Did the VA keep its vow to house hundreds of homeless vets in LA?


After the second killing in six months, the big brass showed up. A U.S. military veteran had been stabbed to death at a homeless camp in West LA after an argument in a tent on the sidewalk; this followed an earlier homicide at the same camp in April. In October, shortly after the stabbing, U.S. Secretary of Veterans Affairs Denis McDonough flew to Los Angeles. He toured the encampment, known as Veterans Row, and soon made two big promises.

First, he said, the 40 veterans living at the Veterans Row encampment — built from a few dozen tents, flags and tarps on a sidewalk beside the VA’s West Los Angeles medical campus — would be housed by November. 

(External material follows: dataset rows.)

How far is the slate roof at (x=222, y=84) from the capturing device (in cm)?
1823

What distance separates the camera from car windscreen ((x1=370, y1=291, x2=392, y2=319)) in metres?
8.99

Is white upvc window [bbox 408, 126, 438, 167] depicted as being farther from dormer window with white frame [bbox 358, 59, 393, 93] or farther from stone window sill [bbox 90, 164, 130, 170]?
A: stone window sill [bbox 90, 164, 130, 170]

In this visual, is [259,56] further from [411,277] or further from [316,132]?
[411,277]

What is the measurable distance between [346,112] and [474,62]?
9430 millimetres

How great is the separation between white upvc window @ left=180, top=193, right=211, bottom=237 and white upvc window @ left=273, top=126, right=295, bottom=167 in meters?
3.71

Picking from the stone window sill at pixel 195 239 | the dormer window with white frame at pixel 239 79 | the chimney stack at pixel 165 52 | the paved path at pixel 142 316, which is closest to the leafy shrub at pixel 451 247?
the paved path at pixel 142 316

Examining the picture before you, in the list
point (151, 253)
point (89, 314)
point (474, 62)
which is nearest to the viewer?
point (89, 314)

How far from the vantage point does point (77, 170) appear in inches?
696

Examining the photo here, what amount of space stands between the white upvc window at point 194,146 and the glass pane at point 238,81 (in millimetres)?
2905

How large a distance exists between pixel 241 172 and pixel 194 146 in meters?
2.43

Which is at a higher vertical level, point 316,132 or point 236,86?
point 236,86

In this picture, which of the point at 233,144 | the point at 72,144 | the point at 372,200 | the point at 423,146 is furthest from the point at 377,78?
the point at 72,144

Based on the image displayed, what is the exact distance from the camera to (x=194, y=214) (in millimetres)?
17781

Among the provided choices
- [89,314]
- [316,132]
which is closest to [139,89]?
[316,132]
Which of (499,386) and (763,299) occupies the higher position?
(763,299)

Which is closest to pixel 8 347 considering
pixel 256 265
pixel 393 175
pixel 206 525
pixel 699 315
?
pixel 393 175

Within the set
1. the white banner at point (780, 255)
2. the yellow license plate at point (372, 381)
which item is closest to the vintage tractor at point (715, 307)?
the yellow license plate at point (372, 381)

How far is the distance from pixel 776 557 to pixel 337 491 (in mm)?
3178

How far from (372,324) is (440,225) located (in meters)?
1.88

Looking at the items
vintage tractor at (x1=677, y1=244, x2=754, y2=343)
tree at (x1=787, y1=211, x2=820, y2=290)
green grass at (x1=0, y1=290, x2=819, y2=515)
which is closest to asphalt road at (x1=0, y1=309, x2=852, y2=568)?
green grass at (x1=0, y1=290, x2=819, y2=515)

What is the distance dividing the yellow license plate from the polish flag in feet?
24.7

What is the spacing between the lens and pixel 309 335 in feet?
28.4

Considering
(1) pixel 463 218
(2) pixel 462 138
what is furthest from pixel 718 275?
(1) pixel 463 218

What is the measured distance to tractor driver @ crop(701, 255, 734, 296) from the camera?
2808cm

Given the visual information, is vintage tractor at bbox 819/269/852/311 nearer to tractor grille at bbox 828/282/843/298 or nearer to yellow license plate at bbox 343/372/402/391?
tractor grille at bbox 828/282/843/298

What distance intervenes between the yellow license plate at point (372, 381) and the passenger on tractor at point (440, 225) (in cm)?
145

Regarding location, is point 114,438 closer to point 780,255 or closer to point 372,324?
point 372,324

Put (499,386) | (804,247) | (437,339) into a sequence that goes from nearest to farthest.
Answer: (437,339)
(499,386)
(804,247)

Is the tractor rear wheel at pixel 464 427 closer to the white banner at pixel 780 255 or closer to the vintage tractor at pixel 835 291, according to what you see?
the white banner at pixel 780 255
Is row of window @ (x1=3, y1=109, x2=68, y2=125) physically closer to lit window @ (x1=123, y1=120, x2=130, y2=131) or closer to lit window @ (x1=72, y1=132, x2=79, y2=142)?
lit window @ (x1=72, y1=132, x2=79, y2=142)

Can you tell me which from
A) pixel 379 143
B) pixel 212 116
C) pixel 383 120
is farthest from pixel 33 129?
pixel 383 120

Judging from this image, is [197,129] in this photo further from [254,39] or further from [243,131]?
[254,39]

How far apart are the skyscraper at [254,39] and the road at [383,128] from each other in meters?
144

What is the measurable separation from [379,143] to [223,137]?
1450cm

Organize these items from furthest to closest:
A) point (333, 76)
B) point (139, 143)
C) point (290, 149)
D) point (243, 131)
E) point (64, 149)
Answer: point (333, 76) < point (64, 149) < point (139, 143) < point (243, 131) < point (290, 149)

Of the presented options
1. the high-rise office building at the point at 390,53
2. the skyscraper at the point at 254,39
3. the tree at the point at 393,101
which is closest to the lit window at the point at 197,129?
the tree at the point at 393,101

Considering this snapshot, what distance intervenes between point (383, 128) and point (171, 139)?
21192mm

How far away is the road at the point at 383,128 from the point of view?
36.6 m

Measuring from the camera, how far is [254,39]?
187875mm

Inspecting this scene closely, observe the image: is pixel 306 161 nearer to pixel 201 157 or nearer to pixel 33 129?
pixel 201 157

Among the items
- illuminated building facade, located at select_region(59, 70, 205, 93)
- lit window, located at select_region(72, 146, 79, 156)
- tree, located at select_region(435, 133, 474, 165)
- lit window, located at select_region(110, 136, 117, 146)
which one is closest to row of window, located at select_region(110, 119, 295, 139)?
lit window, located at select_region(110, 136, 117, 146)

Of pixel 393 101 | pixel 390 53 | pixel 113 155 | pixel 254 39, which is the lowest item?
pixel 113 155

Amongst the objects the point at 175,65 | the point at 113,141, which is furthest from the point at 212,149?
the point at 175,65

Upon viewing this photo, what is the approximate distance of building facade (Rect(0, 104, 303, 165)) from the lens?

Second, the VA would ensure that another 500 homeless veterans in LA County moved into housing by the end of the year.

An estimated 3,900 vets live unhoused in Los Angeles — the largest concentration in the country — and progress on ending veteran homelessness in LA, McDonough said, could hasten efforts nationwide.

“As we solve the problem there, we give momentum to our efforts across the country,” he said. 

Now VA officials say they’ve fulfilled those promises. Besides the 40 veterans from Veterans Row, they say they’d housed 537 additional veterans as of early December. But their success depends on a definition of housing that includes some temporary beds, even though the veterans in those beds are still considered homeless under the federal government’s own definition. Because of that, some critics argue that the VA is not meeting the spirit of its promises.